::: Document text :::

One thing at a time. Try ripping this out. Definitely don't leave it at 10ms, that's just a confusing no-op.
Trying ripping out the NS_EVENT_STARVATION_DELAY_HINT stuff sounds good to me as well. We should be aware both what it does to the user experience and what it does to performance metrics.
As far as general improvements to refresh driver scheduling, I think at some point we should move towards making it schedule to line up with the actual refresh rate in the video hardware. That's well outside my area of expertise, though.
FWIW, I also tested on OSX 10.8 without OMTC, and noticed that Tab animation paints (present) are getting starved as well.
My test case was tab animation while layout.frame_rate=10000. The result was that intervals were ~30ms. After setting docshell.event_starvation_delay_hint=10 (bug 884955 added this pref for the starve duration), intervals were perfect at ~16.7ms.
The favor perf code in docshell doesn't seem to do any checks if the loading document that causes us to enter favor perf mode is actually in an active tab. So it appears as though any document loading anywhere, including background tabs, will cause us to enter favor perf mode for a time, making us less responsive in the current ab.
FWIW, the content sink code that also uses favor perf mode does actually check if it's in a foreground tab.
try server run with the favor perf stuff removed from docshell
and the compare talos link
I haven't looked at the results in detail, but it looks like there is some movement there.
(In reply to Boris Zbarsky (:bz) from comment #15)
> Oh, and also, painting _will_ flush layout even aside from refresh ticks.
> But maybe we're close enough to only painting off the refresh driver that
> this is not an issue?
Sorry, I'm not sure what you are asking me about?
Jonas, the questions for you are in comment 12, sorry.
Oh, I don't actually have any opinion on the various knobs that we have during page load.
At this point I don't even really recall which knobs we have as I've only ever been tangentially involved in them.
And at the time, basically all of the numbers were based on ancient data and so we had no confidence in the numbers, but were afraid to touch them since no one really understood them.

::: Information :::

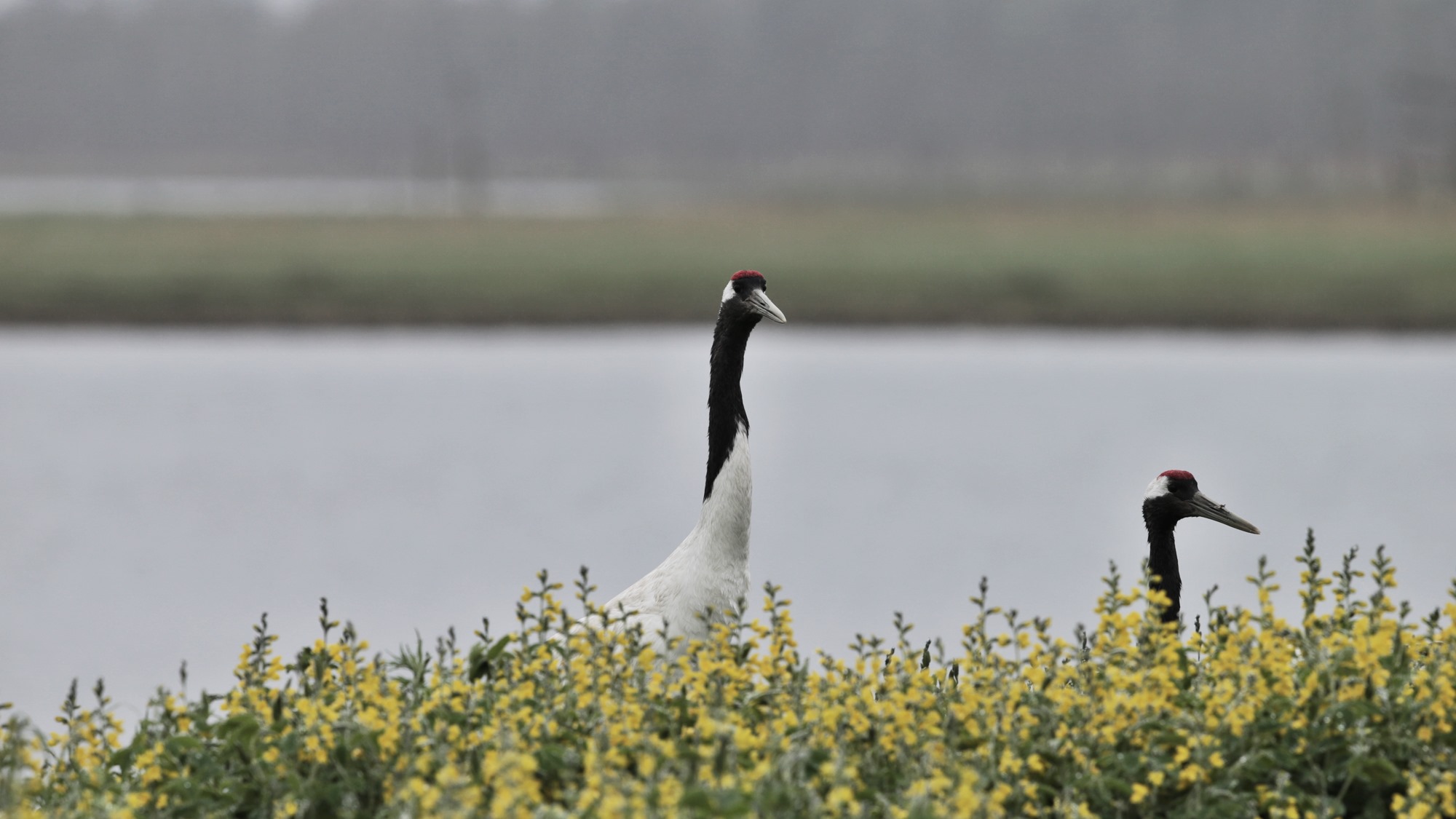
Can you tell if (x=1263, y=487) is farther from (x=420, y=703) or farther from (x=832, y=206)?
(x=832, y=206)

:::
::: Information :::

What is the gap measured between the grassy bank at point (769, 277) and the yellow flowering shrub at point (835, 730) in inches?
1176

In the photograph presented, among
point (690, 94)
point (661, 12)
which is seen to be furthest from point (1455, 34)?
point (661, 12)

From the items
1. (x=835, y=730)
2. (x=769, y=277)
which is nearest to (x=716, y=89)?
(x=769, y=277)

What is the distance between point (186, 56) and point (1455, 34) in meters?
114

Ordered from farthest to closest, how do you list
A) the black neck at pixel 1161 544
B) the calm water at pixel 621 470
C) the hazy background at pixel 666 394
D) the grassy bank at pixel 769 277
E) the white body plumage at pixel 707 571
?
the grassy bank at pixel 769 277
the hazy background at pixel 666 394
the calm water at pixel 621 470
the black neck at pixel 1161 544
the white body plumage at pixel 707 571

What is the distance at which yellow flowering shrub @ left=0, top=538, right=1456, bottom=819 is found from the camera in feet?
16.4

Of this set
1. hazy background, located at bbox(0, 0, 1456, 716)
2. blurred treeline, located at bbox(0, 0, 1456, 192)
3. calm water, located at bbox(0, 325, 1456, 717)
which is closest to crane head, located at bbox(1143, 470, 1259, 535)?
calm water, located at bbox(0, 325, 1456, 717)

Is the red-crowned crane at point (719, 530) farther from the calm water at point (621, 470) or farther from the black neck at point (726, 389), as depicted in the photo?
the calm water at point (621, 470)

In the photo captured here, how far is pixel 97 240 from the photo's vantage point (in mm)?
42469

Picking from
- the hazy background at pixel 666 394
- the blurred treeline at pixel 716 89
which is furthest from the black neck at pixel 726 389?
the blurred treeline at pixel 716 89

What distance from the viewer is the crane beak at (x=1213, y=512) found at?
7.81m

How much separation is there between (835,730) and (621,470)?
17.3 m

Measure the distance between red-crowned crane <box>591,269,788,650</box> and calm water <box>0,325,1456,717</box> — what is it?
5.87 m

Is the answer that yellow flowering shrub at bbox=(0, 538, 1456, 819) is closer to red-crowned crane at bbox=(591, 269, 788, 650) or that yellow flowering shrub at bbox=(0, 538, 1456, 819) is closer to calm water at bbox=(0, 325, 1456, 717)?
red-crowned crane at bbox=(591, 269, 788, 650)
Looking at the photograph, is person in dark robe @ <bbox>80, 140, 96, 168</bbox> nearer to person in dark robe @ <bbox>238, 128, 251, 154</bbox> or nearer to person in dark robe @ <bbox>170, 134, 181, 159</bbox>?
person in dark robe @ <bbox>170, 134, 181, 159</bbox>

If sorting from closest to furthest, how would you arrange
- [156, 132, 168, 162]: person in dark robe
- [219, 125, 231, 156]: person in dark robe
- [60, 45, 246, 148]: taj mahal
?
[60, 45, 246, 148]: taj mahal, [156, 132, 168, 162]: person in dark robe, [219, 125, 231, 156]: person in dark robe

:::

• [Study questions]:
1. In the thread on refresh driver scheduling, copy the passage starting at "(In reply to" and ending at "really understood them.".
2. Answer these questions from the thread on refresh driver scheduling.
(a) In the tab animation test with layout.frame_rate=10000, what were the intervals before docshell.event_starvation_delay_hint was set to 10?
(b) On which operating system version was the test run without OMTC?
(c) What does the content sink code check when it uses favor perf mode?

• [Answers in order]:
1.
(In reply to Boris Zbarsky (:bz) from comment #15)
> Oh, and also, painting _will_ flush layout even aside from refresh ticks.
> But maybe we're close enough to only painting off the refresh driver that
> this is not an issue?
Sorry, I'm not sure what you are asking me about?
Jonas, the questions for you are in comment 12, sorry.
Oh, I don't actually have any opinion on the various knobs that we have during page load.
At this point I don't even really recall which knobs we have as I've only ever been tangentially involved in them.
And at the time, basically all of the numbers were based on ancient data and so we had no confidence in the numbers, but were afraid to touch them since no one really understood them.

2.
(a) About 30ms.
(b) OSX 10.8.
(c) Whether it is in a foreground tab.